YOUR INSTRUCTIONS
Return the stretch of the records below from the line containing "Can you say which item from" through the line containing "is farthest from point 564,97?", copying each line without changes.

(Dataset rows)
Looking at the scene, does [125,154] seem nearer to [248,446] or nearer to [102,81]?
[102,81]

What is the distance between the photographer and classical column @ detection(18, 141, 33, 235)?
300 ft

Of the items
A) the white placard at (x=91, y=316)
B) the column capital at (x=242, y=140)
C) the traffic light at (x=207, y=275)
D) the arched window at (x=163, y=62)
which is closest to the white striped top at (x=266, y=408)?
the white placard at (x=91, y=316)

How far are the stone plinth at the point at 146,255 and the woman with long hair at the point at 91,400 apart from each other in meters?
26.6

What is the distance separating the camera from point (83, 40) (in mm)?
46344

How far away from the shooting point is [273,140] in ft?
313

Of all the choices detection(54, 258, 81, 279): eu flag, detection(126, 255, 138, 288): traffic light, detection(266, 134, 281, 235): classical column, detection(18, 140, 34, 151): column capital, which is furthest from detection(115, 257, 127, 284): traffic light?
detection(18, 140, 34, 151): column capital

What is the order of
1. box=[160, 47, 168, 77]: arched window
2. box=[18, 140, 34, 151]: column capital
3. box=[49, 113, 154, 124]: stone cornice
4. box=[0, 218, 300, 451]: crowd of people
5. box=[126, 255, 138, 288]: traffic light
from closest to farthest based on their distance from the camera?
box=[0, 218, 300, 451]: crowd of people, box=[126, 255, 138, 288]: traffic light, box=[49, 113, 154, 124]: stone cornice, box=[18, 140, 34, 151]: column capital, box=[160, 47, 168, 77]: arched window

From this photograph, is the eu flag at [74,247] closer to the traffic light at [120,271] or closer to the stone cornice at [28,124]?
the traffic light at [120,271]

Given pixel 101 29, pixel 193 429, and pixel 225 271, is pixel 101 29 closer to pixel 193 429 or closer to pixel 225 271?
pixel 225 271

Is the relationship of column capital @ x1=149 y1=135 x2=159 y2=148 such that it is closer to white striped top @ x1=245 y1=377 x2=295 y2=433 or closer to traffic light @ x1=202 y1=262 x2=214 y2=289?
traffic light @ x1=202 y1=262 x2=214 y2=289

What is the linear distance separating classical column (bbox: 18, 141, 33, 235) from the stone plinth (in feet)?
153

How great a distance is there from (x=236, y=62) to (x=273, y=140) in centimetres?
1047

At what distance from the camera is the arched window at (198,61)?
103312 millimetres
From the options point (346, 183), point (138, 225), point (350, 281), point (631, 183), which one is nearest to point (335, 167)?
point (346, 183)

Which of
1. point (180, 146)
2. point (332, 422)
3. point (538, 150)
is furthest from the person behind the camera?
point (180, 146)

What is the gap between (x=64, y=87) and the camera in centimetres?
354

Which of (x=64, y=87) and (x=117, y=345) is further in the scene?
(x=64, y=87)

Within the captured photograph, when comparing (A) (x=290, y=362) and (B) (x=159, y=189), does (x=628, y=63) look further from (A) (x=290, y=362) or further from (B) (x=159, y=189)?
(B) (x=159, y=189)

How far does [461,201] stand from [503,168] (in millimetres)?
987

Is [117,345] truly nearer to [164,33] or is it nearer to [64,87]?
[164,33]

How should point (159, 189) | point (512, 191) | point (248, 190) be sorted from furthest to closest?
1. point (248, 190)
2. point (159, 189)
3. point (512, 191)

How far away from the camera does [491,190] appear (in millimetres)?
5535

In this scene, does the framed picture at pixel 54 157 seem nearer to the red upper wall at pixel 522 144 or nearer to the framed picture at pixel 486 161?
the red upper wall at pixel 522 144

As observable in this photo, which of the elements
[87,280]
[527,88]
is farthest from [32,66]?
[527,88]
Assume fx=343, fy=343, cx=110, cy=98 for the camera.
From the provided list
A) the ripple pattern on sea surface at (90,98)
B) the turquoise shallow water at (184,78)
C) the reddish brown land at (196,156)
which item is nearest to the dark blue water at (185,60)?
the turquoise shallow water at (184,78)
--
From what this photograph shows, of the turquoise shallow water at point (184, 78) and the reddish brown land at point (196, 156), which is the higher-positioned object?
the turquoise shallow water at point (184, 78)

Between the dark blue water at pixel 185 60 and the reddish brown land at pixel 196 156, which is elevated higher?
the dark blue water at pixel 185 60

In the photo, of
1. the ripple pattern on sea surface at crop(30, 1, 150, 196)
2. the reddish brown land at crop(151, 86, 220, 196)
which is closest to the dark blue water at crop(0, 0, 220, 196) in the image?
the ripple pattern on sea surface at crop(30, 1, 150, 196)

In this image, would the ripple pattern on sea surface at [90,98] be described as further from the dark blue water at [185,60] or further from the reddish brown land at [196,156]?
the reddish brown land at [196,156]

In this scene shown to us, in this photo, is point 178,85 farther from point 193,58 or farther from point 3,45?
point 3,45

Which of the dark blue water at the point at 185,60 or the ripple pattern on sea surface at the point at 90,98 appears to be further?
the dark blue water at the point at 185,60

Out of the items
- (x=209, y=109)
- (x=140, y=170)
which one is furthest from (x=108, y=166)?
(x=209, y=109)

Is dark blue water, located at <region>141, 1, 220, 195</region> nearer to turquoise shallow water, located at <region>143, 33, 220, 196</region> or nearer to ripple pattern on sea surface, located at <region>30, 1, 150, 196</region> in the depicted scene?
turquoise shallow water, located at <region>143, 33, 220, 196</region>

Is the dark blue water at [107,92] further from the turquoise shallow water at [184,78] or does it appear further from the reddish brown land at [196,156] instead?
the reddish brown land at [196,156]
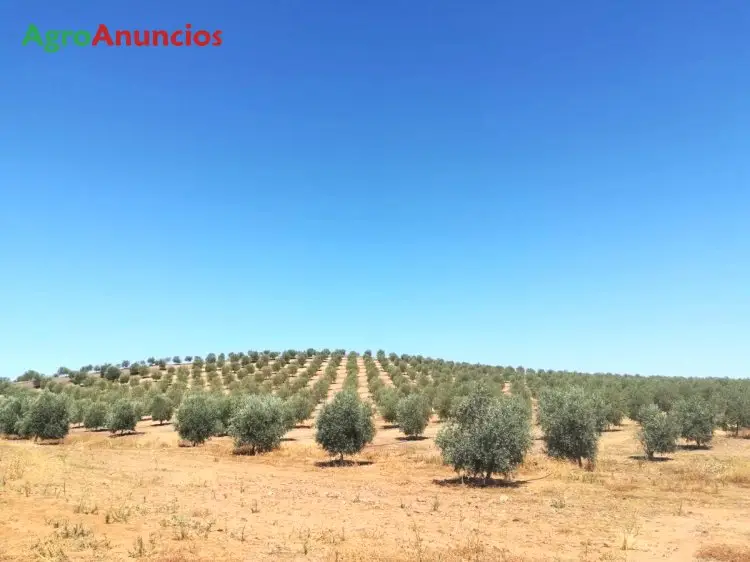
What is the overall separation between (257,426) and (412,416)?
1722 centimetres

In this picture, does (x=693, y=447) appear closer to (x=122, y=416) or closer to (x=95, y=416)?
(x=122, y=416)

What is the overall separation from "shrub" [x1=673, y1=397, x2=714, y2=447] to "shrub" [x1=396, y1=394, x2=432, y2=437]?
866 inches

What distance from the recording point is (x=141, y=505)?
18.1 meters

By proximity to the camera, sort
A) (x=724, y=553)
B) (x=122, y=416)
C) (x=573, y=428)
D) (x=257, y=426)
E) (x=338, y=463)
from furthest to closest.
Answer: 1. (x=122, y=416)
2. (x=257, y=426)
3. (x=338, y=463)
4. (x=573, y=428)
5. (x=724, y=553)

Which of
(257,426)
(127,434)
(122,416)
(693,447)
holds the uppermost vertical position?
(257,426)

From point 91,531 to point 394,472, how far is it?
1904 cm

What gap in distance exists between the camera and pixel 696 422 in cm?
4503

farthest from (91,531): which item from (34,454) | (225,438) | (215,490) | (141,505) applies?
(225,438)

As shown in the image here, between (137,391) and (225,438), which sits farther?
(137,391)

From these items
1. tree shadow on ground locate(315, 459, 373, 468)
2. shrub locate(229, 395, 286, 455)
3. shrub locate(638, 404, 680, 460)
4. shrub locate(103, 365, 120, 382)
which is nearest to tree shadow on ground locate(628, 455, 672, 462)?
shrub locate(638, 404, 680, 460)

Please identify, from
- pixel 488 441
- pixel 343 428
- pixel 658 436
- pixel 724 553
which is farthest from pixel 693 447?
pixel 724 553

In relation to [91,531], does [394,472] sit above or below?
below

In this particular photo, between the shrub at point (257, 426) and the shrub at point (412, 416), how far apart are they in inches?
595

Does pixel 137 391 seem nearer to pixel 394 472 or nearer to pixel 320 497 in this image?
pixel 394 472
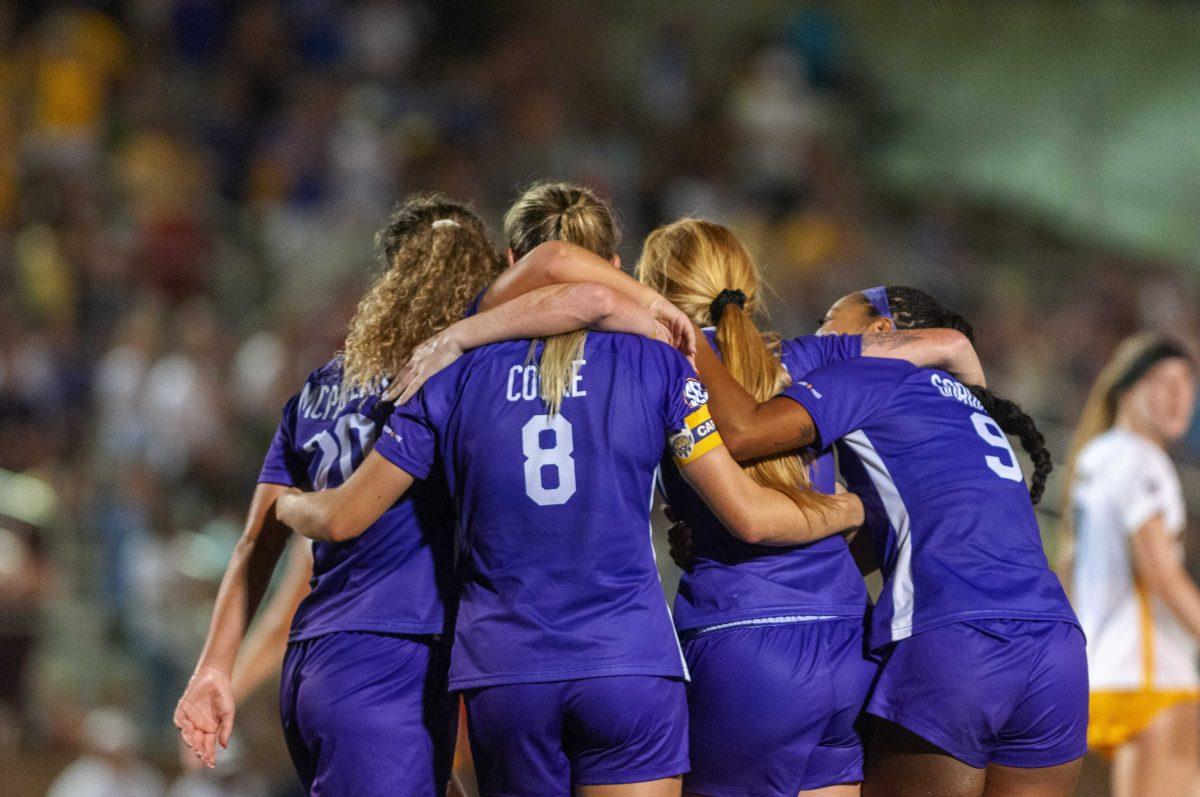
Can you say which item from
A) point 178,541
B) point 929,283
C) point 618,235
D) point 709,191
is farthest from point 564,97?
---
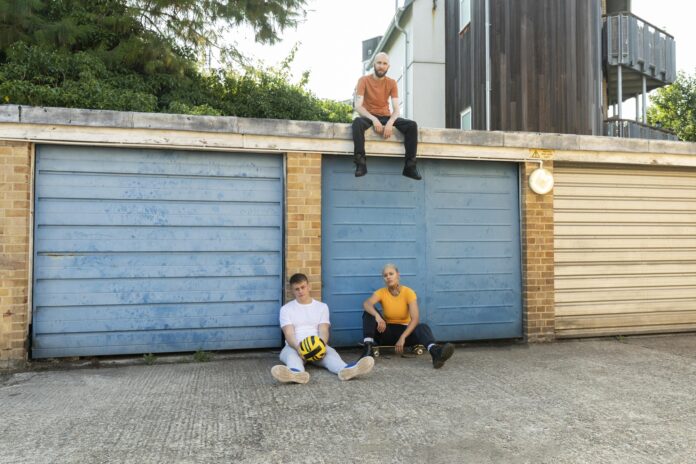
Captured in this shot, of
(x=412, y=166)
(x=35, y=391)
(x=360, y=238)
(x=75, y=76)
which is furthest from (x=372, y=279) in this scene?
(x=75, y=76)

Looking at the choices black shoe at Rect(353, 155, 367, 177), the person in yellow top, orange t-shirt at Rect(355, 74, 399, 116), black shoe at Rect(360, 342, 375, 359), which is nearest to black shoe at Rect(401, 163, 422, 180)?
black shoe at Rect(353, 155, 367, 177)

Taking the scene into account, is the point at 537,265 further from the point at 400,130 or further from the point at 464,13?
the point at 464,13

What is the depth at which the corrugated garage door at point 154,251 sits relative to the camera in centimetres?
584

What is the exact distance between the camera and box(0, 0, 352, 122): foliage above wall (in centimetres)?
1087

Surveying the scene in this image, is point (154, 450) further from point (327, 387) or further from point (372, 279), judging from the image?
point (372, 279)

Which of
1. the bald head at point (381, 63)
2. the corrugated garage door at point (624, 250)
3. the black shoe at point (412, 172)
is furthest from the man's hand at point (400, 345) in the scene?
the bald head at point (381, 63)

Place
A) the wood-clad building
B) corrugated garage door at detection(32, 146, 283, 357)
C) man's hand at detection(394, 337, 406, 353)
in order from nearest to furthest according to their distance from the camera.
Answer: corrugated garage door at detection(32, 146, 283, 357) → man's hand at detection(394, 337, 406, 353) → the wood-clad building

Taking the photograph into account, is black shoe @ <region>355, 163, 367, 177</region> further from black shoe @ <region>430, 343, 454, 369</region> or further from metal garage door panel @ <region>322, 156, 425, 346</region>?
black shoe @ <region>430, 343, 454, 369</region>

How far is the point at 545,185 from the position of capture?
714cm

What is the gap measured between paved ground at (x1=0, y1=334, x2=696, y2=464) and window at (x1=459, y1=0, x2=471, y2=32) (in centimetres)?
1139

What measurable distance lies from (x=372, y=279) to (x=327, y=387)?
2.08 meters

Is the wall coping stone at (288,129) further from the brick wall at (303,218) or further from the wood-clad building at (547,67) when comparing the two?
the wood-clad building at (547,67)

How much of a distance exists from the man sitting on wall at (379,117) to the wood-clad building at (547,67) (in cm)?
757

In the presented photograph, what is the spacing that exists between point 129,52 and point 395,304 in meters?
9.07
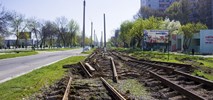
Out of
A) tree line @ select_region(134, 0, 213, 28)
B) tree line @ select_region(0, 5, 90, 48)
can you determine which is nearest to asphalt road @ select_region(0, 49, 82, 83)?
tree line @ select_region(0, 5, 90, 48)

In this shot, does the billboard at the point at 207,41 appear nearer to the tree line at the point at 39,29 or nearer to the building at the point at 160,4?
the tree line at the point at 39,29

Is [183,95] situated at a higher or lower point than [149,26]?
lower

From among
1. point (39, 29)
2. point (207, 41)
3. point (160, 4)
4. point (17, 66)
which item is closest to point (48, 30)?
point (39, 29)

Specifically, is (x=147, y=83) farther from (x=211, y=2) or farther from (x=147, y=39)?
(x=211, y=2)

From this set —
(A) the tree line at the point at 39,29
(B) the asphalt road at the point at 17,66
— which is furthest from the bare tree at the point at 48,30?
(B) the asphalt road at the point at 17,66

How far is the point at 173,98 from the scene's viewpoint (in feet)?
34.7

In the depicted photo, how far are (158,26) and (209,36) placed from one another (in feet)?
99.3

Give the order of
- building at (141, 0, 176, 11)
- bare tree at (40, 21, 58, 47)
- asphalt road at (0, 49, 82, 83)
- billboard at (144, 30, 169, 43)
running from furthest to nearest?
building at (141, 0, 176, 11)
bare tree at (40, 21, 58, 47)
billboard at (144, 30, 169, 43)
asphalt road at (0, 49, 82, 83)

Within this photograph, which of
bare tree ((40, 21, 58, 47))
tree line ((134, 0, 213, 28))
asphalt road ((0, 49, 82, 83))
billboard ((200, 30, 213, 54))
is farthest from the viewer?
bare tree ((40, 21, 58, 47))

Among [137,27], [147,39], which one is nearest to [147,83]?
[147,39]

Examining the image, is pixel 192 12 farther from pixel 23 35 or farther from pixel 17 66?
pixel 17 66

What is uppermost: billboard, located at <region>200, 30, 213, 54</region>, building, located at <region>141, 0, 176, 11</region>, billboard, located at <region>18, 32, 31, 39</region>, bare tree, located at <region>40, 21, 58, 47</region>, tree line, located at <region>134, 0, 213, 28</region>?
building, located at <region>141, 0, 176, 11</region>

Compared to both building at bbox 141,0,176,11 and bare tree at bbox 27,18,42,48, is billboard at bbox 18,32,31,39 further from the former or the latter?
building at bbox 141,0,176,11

SOLVED EXERCISE
Can you say which item from
A) point 178,541
B) point 929,283
C) point 618,235
D) point 709,191
is farthest from point 564,97?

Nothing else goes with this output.